====== Exercise inputs ======
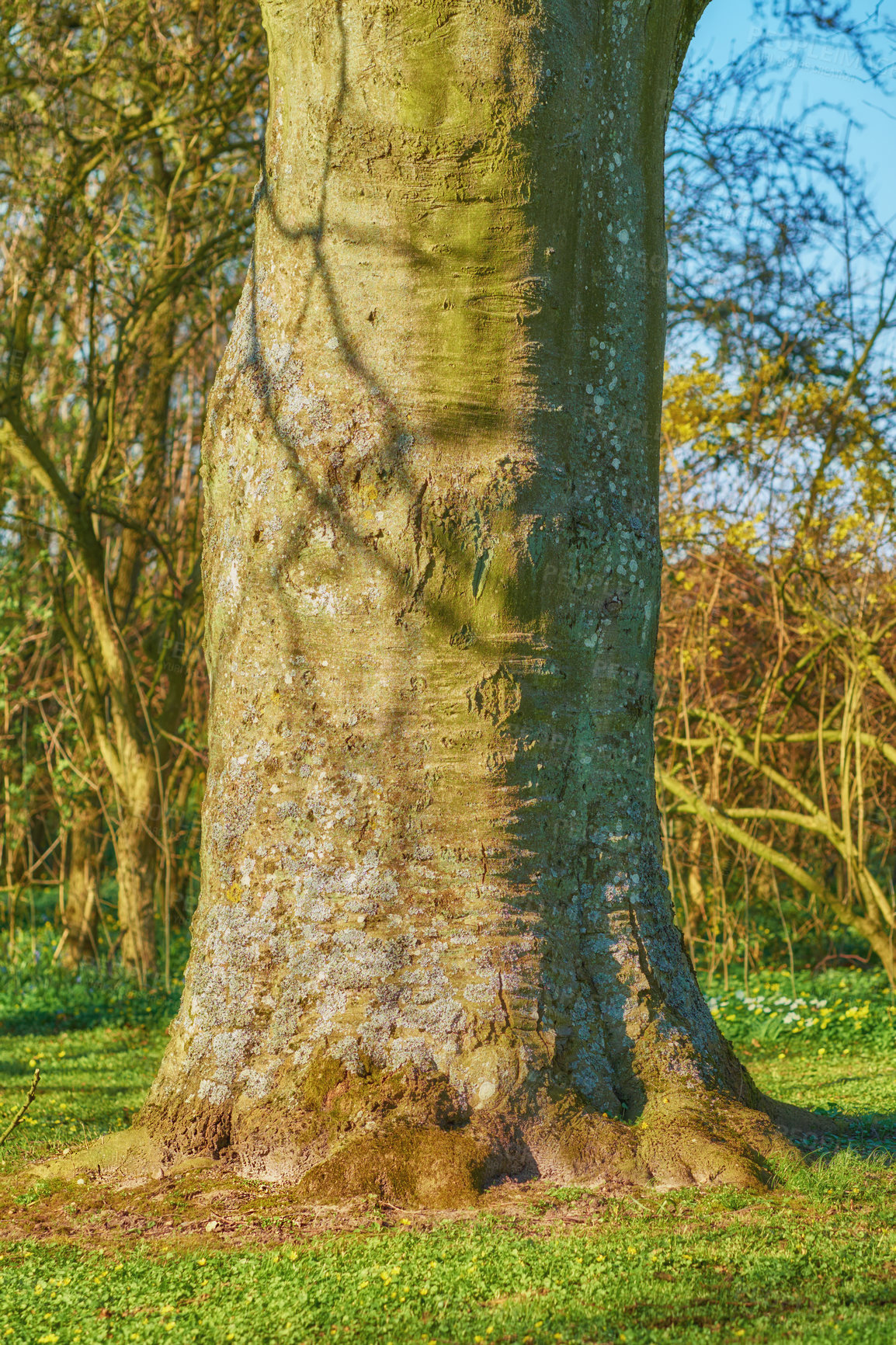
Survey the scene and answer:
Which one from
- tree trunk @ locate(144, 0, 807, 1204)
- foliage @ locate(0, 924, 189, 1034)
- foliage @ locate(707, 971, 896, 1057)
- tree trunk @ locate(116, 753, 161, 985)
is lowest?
foliage @ locate(0, 924, 189, 1034)

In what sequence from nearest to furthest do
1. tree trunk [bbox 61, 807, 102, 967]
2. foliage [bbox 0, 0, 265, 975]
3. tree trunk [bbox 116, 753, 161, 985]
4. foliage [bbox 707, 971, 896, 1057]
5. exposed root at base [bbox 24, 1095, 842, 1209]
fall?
exposed root at base [bbox 24, 1095, 842, 1209] → foliage [bbox 707, 971, 896, 1057] → foliage [bbox 0, 0, 265, 975] → tree trunk [bbox 116, 753, 161, 985] → tree trunk [bbox 61, 807, 102, 967]

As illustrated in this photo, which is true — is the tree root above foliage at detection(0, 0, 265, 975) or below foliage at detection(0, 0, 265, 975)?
below

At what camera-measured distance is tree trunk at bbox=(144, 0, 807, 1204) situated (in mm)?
3348

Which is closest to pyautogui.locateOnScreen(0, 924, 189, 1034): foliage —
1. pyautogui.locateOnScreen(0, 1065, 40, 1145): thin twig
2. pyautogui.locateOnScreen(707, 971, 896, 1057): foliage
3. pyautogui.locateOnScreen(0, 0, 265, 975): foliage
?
pyautogui.locateOnScreen(0, 0, 265, 975): foliage

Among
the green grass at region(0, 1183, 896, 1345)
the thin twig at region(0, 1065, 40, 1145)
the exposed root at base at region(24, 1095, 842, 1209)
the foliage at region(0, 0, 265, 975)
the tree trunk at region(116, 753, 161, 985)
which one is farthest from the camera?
the tree trunk at region(116, 753, 161, 985)

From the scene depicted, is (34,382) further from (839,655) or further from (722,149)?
(839,655)

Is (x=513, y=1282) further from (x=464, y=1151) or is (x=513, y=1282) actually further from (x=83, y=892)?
(x=83, y=892)

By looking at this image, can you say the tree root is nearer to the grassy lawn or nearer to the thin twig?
the grassy lawn

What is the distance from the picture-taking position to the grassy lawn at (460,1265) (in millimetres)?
2482

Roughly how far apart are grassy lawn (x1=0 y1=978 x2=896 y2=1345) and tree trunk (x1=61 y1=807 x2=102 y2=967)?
217 inches

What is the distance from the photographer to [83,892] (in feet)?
29.9

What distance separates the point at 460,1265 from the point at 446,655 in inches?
63.4

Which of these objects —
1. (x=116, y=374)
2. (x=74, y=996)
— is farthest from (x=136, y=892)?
(x=116, y=374)

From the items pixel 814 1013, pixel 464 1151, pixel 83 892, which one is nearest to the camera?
pixel 464 1151
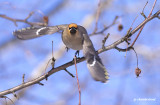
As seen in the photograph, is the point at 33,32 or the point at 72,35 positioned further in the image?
the point at 33,32

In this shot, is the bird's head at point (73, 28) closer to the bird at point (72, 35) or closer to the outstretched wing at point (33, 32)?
the bird at point (72, 35)

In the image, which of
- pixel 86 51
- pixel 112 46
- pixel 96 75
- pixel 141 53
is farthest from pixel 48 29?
pixel 141 53

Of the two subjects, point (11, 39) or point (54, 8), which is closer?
point (11, 39)

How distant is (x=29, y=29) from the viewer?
12.0 feet

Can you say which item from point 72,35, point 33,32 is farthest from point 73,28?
point 33,32

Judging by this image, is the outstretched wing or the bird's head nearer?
the bird's head

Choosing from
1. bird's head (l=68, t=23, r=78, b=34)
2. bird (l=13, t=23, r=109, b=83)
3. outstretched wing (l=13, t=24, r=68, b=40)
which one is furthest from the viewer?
outstretched wing (l=13, t=24, r=68, b=40)

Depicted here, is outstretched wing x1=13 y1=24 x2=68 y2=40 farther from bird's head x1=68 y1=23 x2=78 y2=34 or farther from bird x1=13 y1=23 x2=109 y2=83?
bird's head x1=68 y1=23 x2=78 y2=34

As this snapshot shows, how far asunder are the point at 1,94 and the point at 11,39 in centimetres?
504

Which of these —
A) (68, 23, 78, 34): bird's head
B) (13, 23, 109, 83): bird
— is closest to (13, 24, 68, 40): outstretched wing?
(13, 23, 109, 83): bird

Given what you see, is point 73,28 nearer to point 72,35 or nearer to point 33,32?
point 72,35

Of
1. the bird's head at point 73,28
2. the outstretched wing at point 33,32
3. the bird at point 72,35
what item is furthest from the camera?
the outstretched wing at point 33,32

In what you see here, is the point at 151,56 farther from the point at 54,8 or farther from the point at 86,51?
the point at 86,51

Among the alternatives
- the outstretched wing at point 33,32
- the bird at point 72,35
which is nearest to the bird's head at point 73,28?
the bird at point 72,35
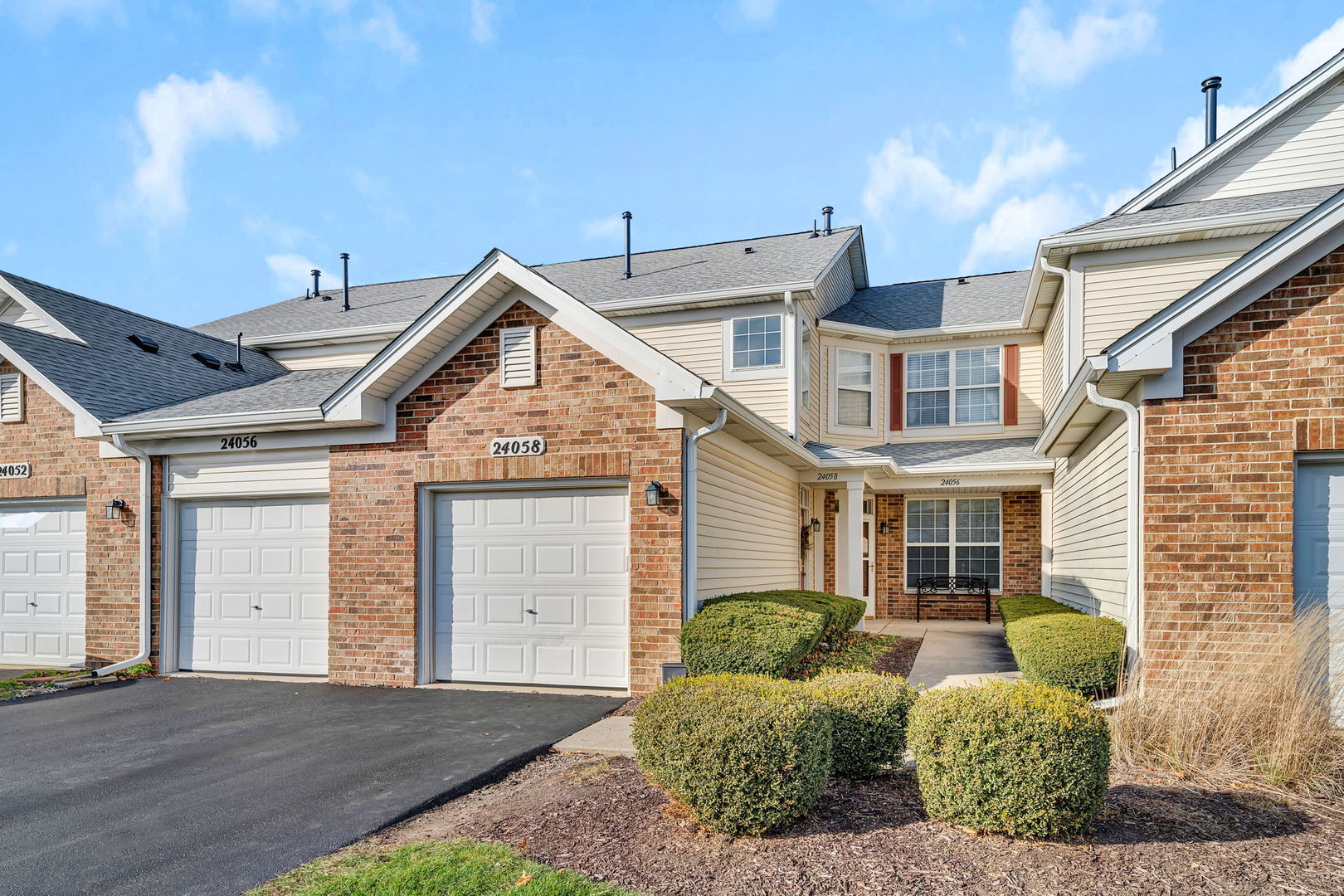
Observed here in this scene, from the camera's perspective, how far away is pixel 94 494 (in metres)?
11.6

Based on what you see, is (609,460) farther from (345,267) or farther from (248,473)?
(345,267)

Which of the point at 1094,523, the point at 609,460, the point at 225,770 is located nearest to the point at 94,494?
the point at 225,770

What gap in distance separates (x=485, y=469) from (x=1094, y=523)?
7569mm

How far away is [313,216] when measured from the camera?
52.7ft

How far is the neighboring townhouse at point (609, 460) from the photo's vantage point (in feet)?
24.5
======
Output the lines of the listing as a numbered list, starting at the line that contains "Based on what" and ending at the last line of the listing, with both ends included and blank lines left out.

→ **Solution to the exercise**
1. Based on what you see, is (609,460) farther from (345,267) or farther from (248,473)?
2. (345,267)
3. Which of the point at 1094,523, the point at 609,460, the point at 225,770 is located nearest to the point at 94,494?
4. the point at 225,770
5. What gap in distance separates (x=485, y=469) from (x=1094, y=523)?
6. 7569mm
7. How far away is [313,216] when measured from the camera?
8. 52.7ft
9. How far is the neighboring townhouse at point (609, 460) from the photo's vantage point (in feet)?
10. 24.5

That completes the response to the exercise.